A CAMPAIGN has started to save an old building from further ruin in Misterton.
The former Victoria Institute has been left to go derelict since 2002 when is closed as a snooker club.
Now several villagers have started a petition to gauge the feelings of other residents about the building.
Agnes Potter said there was an overwhelming opinion that the building should be saved and turned into building for community use when they started their campaign at the Misterton Gala.
Mrs Potter is part of a group of residents who stepped in at the eleventh hour last year and saved the building from being sold.
“We would love to see it as a village hall. The building was originally built for the people so they should have their say as well regarding what happens to it,” she said.
“There is no point in fighting for it if people don’t want it. Most people, young and old, want us to save it.”

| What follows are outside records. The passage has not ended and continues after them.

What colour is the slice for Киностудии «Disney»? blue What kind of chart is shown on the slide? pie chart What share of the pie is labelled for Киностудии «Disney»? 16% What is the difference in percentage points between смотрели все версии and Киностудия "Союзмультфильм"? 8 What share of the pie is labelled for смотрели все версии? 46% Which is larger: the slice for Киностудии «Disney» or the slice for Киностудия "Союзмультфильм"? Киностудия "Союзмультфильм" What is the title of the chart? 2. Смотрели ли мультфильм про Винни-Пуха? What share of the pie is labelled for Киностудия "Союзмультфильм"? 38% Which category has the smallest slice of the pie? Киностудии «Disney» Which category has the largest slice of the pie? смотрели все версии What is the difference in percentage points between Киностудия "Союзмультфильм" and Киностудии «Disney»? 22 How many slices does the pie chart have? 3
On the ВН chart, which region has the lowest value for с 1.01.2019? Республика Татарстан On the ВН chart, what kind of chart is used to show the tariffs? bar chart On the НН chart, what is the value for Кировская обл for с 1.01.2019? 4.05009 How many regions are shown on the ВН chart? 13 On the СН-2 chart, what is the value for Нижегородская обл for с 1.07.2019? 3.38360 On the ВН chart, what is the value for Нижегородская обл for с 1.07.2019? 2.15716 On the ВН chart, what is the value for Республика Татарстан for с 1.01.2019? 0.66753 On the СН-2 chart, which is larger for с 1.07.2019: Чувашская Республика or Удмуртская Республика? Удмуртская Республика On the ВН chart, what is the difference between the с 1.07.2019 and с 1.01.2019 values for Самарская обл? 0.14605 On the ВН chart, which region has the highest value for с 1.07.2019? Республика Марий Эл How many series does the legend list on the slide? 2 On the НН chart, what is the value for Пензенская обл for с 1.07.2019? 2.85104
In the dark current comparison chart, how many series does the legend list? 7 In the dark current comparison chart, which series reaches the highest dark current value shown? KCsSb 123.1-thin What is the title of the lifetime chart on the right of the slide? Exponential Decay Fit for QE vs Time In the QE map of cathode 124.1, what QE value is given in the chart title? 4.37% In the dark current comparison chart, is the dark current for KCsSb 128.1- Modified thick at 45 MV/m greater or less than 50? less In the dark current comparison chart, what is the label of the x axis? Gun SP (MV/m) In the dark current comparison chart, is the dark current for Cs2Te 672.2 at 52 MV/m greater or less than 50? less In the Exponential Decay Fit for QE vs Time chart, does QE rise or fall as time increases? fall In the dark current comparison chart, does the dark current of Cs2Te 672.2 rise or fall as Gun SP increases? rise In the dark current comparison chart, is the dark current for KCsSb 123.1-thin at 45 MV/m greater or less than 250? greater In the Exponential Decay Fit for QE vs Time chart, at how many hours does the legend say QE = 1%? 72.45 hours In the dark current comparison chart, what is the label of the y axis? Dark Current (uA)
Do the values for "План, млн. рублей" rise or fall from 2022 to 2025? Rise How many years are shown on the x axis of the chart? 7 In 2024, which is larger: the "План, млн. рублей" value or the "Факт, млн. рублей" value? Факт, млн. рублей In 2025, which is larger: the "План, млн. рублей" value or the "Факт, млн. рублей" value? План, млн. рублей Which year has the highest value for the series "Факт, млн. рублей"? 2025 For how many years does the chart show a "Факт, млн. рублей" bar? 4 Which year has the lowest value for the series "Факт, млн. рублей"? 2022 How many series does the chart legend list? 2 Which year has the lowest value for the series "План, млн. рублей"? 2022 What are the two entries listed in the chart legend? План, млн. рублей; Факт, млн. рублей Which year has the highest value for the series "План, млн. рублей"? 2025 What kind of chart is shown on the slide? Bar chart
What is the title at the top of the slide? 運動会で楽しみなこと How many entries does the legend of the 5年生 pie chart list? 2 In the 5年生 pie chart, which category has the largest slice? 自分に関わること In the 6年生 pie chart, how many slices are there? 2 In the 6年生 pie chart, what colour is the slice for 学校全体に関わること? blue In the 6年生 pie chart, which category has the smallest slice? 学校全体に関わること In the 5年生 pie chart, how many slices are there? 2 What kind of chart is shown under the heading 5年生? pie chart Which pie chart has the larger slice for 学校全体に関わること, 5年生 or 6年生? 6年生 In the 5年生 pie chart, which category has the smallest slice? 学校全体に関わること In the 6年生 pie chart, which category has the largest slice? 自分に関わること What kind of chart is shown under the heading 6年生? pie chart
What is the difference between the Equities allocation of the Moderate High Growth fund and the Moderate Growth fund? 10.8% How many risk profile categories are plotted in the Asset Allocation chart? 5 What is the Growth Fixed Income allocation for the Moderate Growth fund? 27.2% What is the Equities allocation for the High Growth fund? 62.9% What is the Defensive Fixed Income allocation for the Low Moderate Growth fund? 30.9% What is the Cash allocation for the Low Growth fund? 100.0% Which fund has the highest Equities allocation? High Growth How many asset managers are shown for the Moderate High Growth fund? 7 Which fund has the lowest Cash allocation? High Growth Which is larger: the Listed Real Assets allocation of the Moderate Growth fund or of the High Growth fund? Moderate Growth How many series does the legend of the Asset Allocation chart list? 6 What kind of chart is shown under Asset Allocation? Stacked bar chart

Mrs Potter said it would be “criminal” if residents fears came true and the building was sold and then demolished.
“The building looks like an eyesore at the moment but we hope for it not to be an eyesore anymore.”
“It’s our only asset in the village,” she added.
The building has had a chequered past since in was last in use in 2002.
Misterton Parish Council, in agreement with the Charity Commission, formed the Misteron Community Trust (MCT) and took over responsibility for the building in 2006.
A public consultation followed and found that Misterton should have less buildings for public use.
The MCT took advice from Bassetlaw Council and Rural Community Action Nottinghamshire which said they should dispose of the Victorian Institute and the village hall and concentrate on improving and increasing the use of other public buildings.
At a public meeting in March last year it was proposed that the building be sold, but when the group of residents objected they agreed to pay the insurance for a year while they found another use for it.
Councillor Hazel Brand said that after 16 months the situation is no further forward.
“The Victoria Institute may be dear to some residents’ hearts but for a decade no-one has come up with a need for it as a village hall, which is its only legal use if not sold,” she added.
“I’m sure most people aren’t aware of the poor state of the building, particularly the interior: it has been completely trashed and will cost the best part of £100,000 to bring it into use.”
“The building is deteriorating steadily as utilities had to be turned off in 2006 in order to meet insurance requirements. And with numerous other buildings in the village that can accommodate meetings, events, and activities, it’s not surprising that there’s no use for it.”
“The advice of the Charity Commission six years ago was to be very careful about pumping money into the Victoria Institute in the hope that it could once again function as a village hall.”
“The commissioners warned that all too often they had seen such good intentions fail, with the loss of public money.”
“The Parish Council, as the sole corporate trustee, followed that advice and had agreed to sell it but was blocked by residents, who wanted a further year to find a use for the Victoria Institute. Now 16 months have gone by and we’re no further forward.”
The future of the Victoria Institute will be discussed at a meeting of the MCT on 26th July.